# Can’t post items for sale.



## Benny (Feb 7, 2003)

Apparently it’s a ‘browser problem.’ But I’ve tried on 3 browsers on 2 computers and a phone and still hit problems.
Any suggestions?


----------



## bandmommy (Jul 4, 2007)

Moderators can't fix this, but I'll bring it to the attention of VSadmin. 
Hang tight! With any luck it can be sorted out quickly.


----------



## bvhoyweg (Apr 16, 2016)

Benny said:


> Apparently it’s a ‘browser problem.’ But I’ve tried on 3 browsers on 2 computers and a phone and still hit problems.
> Any suggestions?


Did you try with a private window (FireFox) or incognito window (Chrome)?
This gives you a clean(er) browser with no cookies and (less) plugins active.

I'm an IT pro, and this is one of the first things we try with web page problems.


----------



## SteveS (Feb 3, 2003)

Hi Benny -- Questions:

1) Can you describe exactly what happens when you try? 

2) How far do you get? 

3) Do you get an error? 

4) Did this work before?

Thanks,
Steve


----------



## Benny (Feb 7, 2003)

SteveS said:


> Hi Benny -- Questions:
> 
> 1) Can you describe exactly what happens when you try?
> 
> ...


I click ‘post listing’ then get 
“Oops! We ran into some problems. Please try again later. More error details may be in the browser console.”


----------



## Benny (Feb 7, 2003)

bvhoyweg said:


> Did you try with a private window (FireFox) or incognito window (Chrome)?
> This gives you a clean(er) browser with no cookies and (less) plugins active.
> 
> I'm an IT pro, and this is one of the first things we try with web page problems.


Just tried that, same problem


----------



## SteveS (Feb 3, 2003)

Did this ever work for you? 

Just a shot in the dark, but do you have some sort of popup blocker, or is your browser configured to suppress popups? I just did a test post, and there weren't any popups when I clicked "post listing," but I'm still wondering about that. 

Similarly, are you blocking cookies? Maybe cookies are required for this to work. Again, not sure.

We might need some help from @VSadmin if we can't figure this out.


----------



## VSadmin (Mar 20, 2017)

What section are you trying to start a thread in? 

-Mike


----------



## Benny (Feb 7, 2003)

VSadmin said:


> What section are you trying to start a thread in?
> 
> -Mike


Clarinets for sale


----------



## Dr G (Feb 2, 2003)

I, too, just tried to post a FS in Flutes. Got everything loaded (text, photos), then got the error message “Oops…” when I went to post the ad.

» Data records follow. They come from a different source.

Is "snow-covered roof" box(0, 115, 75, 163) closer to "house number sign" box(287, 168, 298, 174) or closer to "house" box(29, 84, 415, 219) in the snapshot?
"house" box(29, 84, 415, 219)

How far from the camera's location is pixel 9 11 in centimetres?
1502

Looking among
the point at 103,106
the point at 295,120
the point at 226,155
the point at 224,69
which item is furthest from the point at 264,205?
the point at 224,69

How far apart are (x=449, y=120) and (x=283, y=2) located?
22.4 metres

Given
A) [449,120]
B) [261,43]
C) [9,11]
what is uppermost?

I was able, however, to add updated images to my Clarinet FS ad.


----------



## VSadmin (Mar 20, 2017)

Benny said:


> I click ‘post listing’ then get
> “Oops! We ran into some problems. Please try again later. More error details may be in the browser console.”


By any chance, are you trying to include 5 or more photos with your listing? We are aware of a bug that if you include more than 4 photos it will cause this error. 

Please try uploading only 4 images with the initial post. You can add more photos as a reply to the post once you have successfully posted the listing.

Daniel


----------



## Benny (Feb 7, 2003)

VSadmin said:


> By any chance, are you trying to include 5 or more photos with your listing? We are aware of a bug that if you include more than 4 photos it will cause this error.
> 
> Please try uploading only 4 images with the initial post. You can add more photos as a reply to the post once you have successfully posted the listing.
> 
> Daniel


Problem solved, thanks!


----------